In short the religious rights arguments for abstinence only education are complete nonsense, despite the common perception that teen pregnancy is at an all time high in this society.  The figures show that this perception is not the case, comprehensive sex ed is working. 

This begs an interesting question, why are these political leaders promoting something so contrary to the evidence?  These figures were gathered by the CDC, not just some fly by night organization.  It should not be hard for these politicians to find these numbers.  Do I conclude that these politicians are so blinded by ideology that they are unable to see these figures for what they are?  Do I conclude they are simply too stupid to understand them?  Or is it something more insidious?  Perhaps they know that abstinence only education doesn't work and they simply care more about promoting their own beliefs than they care about the lives they are actively harming with this nonsense.   I don't know what the reason is, but none of the reasons I can think of paint them in a very positive light.


  1. I don't think sexuality comes up that often at all in our family. If anything mom and dad avoid the topic, as it might lead to the uncomfortable topic of my preferences...

  2. That is probably true, though my point (meant to be humorous) was that it seems a little weird to ever converse about sex with ones parents.

    I only mentioned it because I know our dad has on several occasions claimed that teen pregnancy is a huge problem based upon his experiences teaching, and seems to think I am an ignoramus for suggesting otherwise. Though I think that probably has more to do with the general problem that any parent has in admitting their child may know more about something than they do.
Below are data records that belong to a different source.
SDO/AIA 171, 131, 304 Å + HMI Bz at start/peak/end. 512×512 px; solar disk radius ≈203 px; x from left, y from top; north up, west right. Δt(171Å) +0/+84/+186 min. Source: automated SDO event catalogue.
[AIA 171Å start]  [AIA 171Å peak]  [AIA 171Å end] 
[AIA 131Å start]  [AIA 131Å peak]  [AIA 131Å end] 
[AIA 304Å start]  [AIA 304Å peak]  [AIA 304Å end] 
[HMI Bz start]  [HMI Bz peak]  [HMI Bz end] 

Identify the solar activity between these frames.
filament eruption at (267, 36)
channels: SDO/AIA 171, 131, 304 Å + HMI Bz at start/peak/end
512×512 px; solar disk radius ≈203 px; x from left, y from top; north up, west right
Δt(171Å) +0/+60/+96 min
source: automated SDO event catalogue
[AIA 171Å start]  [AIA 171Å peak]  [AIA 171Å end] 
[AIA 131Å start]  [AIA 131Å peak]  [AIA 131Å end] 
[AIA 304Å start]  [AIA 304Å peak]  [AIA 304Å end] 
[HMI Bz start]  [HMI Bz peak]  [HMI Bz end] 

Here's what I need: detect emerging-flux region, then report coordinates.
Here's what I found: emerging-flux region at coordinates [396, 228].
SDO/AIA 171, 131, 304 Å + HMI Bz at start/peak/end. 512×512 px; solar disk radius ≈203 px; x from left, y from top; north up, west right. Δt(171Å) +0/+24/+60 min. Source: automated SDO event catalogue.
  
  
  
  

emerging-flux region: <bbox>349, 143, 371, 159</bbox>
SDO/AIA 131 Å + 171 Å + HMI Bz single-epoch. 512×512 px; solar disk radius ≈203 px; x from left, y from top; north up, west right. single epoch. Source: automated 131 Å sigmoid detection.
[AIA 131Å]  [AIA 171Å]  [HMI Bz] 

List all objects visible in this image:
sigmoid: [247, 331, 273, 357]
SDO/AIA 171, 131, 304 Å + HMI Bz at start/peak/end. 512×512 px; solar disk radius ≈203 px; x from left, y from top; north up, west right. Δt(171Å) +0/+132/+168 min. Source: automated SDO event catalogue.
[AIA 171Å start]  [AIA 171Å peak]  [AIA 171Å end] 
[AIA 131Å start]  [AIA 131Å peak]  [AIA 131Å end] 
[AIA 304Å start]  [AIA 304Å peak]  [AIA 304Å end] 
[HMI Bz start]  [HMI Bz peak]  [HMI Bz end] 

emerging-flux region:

  3. Hey, I was in a tiny school in high school and the number of girls that were pregnant was utterly shocking. So I wouldn't say he's entirely inaccurate and that was a school that was not teaching abstinence only, might I add.

  4. Um...I know you already know what anecdotal evidence is so I don't know why we are having this conversation. Read the statistics, he IS entirely inaccurate.

  5. Also, Arizona is one of the states that is bringing the average up, I think it was about 44 out of 1,000, this is still far lower than the rates in the 1950's.